§ **PROVIDED PASSAGE**:
★ ★ ★ ★ ★

Setting it up safely.
An agent that can edit your code and run commands is powerful, and power in a codebase wants guardrails. The good news is the safe setup is mostly things you already believe in: tight scope, good context, least privilege, and a green pipeline before anything merges. The piece that's new with Claude Code is the permission dial, which puts you in control of every action. Here's how it all comes together.
Permissions: your dial for what it can do
This is the heart of using it safely, so start here. Claude Code asks for approval on actions according to your permission settings. You decide what it can read, run and edit, and which actions it has to clear with you first. Reading a file is harmless and runs freely. Running a command or changing a file is where it pauses and asks, unless you've told it otherwise. You can tune that with allow and deny rules and permission modes: tighten it right down so every action needs a yes, or, once you trust a pattern, let routine moves through while still gating the risky ones.
- Approve as it goes. The default, and the right place to start: you see each action before it happens and wave it through or stop it. Slower, but you learn exactly how the agent works.
- Allow and deny rules. Pre-approve the safe, repetitive things (running the test suite, say) and hard-block the ones you never want it touching. Less prompting, with the dangerous moves still fenced off.
- Looser modes, used carefully. There are modes that auto-accept more so the agent can run with less interruption. Reach for those only on low-risk work, in a contained setup, once you trust the pattern, never as the day-one default on anything that matters.
The principle underneath all of it: grant the least the task needs, and keep a yes in front of anything that could do real damage.
Give it the context a new hire would need
The agent only knows what's in the repo and what you tell it. So treat it like a sharp new starter on day one: capable, but blank on your conventions. Claude Code reads a project instructions file, a CLAUDE.md in your repo, and loads it with every session. You don't have to write it from a blank page: run /init and it reads the project and drafts a first CLAUDE.md for you to tidy. That file is the place for what a new engineer would otherwise have to absorb:
- How to run the build, the tests and the linter.
- The conventions you actually care about: structure, naming, the patterns to follow and the ones to avoid.
- Anything load-bearing and non-obvious, the gotchas that trip people up.
A good instructions file is the highest-leverage thing you can do. Time spent here pays off on every task afterwards, the same way good onboarding docs pay off with every hire. It's also a hierarchy: a user-level file in your home folder carries your personal preferences across every project, and a nested CLAUDE.md deeper in the tree can add rules that only apply to that part of the codebase. If you already keep conventions in another file, you can point the instructions file at it rather than writing them twice.

★ ★ ★ ★ ★

§ **SUPPLIED DATA**:

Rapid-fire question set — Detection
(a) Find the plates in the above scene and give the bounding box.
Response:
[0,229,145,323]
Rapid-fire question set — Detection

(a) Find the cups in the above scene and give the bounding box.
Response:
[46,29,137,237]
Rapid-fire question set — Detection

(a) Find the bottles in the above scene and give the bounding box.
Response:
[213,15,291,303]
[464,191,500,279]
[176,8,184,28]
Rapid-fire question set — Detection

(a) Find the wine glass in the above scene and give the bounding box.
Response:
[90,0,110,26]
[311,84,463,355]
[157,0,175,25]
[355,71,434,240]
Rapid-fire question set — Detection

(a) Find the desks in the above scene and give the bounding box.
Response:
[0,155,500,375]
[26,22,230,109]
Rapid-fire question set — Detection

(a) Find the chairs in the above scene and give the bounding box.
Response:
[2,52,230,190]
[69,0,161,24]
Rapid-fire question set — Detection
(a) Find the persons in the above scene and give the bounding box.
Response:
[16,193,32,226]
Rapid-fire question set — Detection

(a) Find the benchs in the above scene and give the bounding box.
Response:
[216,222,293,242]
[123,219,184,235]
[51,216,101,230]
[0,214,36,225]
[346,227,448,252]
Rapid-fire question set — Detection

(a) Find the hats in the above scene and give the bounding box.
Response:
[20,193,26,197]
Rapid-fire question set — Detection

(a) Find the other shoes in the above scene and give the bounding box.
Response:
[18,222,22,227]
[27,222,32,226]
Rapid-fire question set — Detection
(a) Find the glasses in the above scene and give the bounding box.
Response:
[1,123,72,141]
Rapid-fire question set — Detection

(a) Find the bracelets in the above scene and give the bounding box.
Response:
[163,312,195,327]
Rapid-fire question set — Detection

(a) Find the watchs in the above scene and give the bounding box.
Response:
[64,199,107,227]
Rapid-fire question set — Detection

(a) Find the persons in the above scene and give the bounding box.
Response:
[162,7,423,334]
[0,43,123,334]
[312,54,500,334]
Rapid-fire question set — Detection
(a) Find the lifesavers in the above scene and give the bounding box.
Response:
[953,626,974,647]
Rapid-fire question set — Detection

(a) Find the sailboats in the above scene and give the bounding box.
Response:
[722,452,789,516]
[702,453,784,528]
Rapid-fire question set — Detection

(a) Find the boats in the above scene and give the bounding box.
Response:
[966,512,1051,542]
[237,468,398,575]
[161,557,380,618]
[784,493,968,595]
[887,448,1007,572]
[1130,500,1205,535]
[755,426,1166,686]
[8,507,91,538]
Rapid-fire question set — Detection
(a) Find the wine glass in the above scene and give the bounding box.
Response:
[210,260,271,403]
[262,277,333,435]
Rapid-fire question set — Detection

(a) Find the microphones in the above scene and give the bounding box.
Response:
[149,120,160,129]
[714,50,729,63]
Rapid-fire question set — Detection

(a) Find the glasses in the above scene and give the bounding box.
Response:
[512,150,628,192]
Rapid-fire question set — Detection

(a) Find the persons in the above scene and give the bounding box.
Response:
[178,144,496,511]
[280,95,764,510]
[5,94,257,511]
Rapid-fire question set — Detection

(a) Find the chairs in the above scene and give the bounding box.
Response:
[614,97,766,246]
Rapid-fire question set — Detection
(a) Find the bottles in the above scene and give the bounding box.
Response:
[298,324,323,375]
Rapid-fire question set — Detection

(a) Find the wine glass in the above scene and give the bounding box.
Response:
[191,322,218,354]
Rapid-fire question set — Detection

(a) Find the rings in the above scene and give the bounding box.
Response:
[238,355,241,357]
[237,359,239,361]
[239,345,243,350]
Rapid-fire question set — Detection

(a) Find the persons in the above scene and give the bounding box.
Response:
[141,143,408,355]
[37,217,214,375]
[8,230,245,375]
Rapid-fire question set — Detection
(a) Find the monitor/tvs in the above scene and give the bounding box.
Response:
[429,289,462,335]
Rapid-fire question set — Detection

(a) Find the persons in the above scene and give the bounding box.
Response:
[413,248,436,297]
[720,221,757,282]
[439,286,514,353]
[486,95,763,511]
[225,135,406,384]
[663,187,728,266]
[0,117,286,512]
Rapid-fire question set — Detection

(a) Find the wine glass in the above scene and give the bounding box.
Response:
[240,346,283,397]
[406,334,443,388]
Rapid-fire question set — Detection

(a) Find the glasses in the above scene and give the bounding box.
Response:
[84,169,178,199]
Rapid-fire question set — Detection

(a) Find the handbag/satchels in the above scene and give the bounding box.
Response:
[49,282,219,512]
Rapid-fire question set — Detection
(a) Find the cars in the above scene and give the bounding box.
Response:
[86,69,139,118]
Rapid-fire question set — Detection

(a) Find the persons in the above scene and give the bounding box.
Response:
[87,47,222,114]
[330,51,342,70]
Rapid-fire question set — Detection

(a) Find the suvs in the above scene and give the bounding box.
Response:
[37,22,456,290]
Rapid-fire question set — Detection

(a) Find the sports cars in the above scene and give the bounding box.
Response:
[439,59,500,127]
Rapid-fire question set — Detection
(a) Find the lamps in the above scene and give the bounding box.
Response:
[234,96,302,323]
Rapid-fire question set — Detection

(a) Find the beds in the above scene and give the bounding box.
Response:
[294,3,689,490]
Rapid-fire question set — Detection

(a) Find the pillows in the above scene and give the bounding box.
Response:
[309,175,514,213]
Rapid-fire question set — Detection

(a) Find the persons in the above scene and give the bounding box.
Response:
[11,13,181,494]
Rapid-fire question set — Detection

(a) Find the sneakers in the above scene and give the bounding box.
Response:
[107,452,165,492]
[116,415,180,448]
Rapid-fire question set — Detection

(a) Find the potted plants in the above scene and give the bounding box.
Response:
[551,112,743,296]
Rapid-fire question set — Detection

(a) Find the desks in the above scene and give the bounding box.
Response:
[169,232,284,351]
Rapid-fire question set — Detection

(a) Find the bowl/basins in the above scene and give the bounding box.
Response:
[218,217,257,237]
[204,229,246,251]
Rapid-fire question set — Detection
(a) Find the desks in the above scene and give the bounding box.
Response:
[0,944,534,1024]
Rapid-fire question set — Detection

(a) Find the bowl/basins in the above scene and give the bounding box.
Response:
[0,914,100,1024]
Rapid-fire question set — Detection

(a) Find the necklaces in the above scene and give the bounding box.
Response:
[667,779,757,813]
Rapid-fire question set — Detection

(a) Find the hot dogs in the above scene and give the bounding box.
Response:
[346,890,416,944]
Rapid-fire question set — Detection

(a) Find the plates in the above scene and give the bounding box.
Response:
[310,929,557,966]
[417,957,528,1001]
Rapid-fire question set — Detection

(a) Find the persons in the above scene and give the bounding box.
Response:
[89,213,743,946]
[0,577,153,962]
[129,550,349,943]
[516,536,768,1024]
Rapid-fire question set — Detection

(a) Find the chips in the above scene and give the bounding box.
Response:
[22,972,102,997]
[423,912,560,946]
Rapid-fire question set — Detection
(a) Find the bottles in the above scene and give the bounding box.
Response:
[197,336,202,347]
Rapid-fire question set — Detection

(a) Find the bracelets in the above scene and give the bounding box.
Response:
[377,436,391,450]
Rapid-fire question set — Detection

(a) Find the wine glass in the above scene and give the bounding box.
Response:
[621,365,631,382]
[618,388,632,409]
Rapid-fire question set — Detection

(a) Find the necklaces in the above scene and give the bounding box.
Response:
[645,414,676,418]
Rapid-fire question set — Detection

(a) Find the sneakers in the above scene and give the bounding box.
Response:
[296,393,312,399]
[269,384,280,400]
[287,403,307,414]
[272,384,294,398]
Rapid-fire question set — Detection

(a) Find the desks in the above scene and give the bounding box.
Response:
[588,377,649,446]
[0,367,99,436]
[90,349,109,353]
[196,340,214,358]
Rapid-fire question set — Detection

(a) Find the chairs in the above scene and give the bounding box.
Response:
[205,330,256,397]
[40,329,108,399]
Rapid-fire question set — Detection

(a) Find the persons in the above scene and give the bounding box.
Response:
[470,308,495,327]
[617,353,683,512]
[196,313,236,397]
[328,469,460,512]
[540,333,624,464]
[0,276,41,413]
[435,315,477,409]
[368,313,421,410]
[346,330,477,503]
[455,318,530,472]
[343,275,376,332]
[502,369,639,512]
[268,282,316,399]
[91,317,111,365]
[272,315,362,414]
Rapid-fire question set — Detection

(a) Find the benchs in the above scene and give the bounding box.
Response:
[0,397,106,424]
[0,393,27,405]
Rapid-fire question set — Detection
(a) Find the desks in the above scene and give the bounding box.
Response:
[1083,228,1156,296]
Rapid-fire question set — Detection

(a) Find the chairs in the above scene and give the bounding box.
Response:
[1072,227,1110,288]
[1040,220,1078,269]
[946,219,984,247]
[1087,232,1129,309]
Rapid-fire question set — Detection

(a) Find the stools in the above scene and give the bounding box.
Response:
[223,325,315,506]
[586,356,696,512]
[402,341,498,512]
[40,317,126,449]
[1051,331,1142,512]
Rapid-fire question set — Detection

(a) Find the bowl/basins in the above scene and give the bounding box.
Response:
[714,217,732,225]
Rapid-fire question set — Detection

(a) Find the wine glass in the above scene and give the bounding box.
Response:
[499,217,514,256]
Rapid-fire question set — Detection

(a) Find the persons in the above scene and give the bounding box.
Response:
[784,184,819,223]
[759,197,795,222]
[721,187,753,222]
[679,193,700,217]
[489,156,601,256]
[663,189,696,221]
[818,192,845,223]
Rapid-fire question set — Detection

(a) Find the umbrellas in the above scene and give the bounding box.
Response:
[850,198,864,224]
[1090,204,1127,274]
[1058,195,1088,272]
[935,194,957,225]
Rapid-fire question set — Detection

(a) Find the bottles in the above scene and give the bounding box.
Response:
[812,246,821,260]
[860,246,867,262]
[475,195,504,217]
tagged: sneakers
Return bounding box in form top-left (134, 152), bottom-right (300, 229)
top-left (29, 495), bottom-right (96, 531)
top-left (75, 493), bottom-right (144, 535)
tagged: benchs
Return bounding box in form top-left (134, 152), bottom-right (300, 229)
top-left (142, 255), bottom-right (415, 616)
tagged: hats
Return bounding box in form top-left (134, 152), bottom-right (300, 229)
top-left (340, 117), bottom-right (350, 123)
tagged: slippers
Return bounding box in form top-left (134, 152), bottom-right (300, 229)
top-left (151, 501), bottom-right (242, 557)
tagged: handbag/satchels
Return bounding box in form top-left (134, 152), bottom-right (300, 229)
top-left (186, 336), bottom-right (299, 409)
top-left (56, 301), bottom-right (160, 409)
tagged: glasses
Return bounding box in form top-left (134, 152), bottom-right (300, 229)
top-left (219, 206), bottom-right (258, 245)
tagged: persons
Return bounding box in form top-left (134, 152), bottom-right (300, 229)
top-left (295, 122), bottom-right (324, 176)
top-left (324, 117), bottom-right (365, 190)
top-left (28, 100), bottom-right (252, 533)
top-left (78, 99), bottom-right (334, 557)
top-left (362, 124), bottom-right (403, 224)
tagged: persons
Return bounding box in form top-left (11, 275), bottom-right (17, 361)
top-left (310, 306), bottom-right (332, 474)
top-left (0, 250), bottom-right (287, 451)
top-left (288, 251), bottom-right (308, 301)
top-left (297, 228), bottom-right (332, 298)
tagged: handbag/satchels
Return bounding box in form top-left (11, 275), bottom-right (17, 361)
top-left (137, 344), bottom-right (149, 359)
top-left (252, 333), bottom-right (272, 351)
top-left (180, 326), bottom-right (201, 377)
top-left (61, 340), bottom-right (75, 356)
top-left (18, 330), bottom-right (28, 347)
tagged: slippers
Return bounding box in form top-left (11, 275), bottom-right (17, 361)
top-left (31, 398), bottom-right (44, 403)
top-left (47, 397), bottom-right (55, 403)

★ ★ ★ ★ ★

Answer these questions from the Claude Code setup text:
1. Which permission approach does the text call the default?
2. What command drafts a first CLAUDE.md?
3. Where is the user-level instructions file kept?

§ **WRITTEN SOLUTION**:
1. Approve as it goes.
2. /init
3. In your home folder.